Using the Set statement also enables you to shorten navigation strings and gives you a bit more control over your code. The following example uses the Dim and Set statements to create variables that refer to frequently used objects:
Dim xlRange As Object
Set xlRange = Application.ActiveSheet.Cells(1,1)
xlRange.Font.Bold = True
xlRange.Width = 40
Visual Basic for Applications provides the With...End With construct to set an implied object within code:
With Application.ActiveSheet.Cells(1,1)
.Font.Bold = True
.Width = 40
End With
If you are using an out-of-process OLE server, you can't completely avoid making out-of-process calls. However, you can minimize the number of such calls you need to make. If possible, avoid referencing OLE objects inside a For…Next loop. Cache values in variables and use the variables in loops. If you need to call a large number of methods on an object, you can greatly improve the performance of your application by moving the code into the OLE server. For example, if the OLE server is Microsoft Word or Microsoft Excel you can put a looping macro in a template in Word or a looping procedure into a module in Microsoft Excel. You then call the macro or procedure from Visual Basic—a single call that launches a looping operation within the server.

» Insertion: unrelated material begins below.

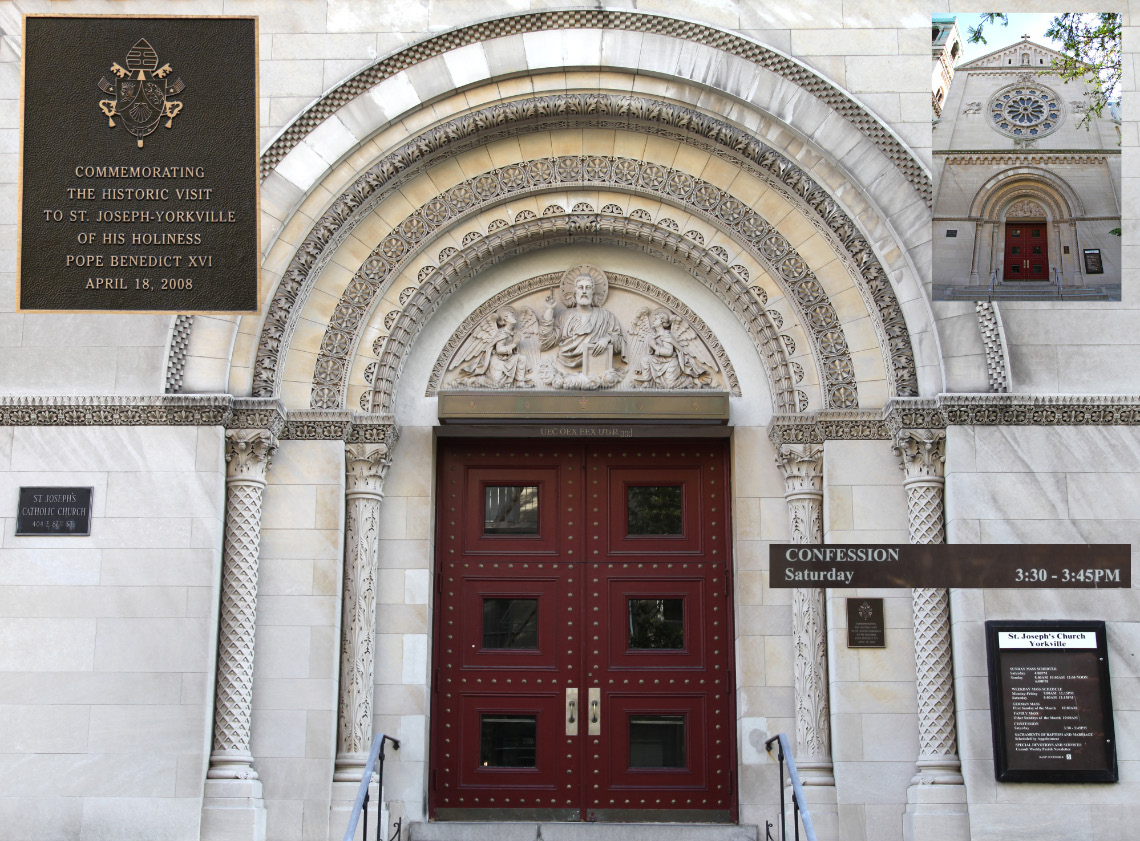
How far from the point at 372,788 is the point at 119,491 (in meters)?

If you are writing an OLE server, you can design the objects in it to be efficient by reducing the out-of-process calls required to perform an operation. For example, when you have several interrelated properties, you can implement a method with several arguments—one for each property. Calling the method requires a single cross-process call regardless of the number of its arguments, whereas setting each property requires an out-of-process call. Accordingly, if you anticipate uses of your server in which the client will need to call your server in a loop (for example, to sum or average all the values in a List property), you can improve performance by providing methods that do the looping within your object and return the appropriate value.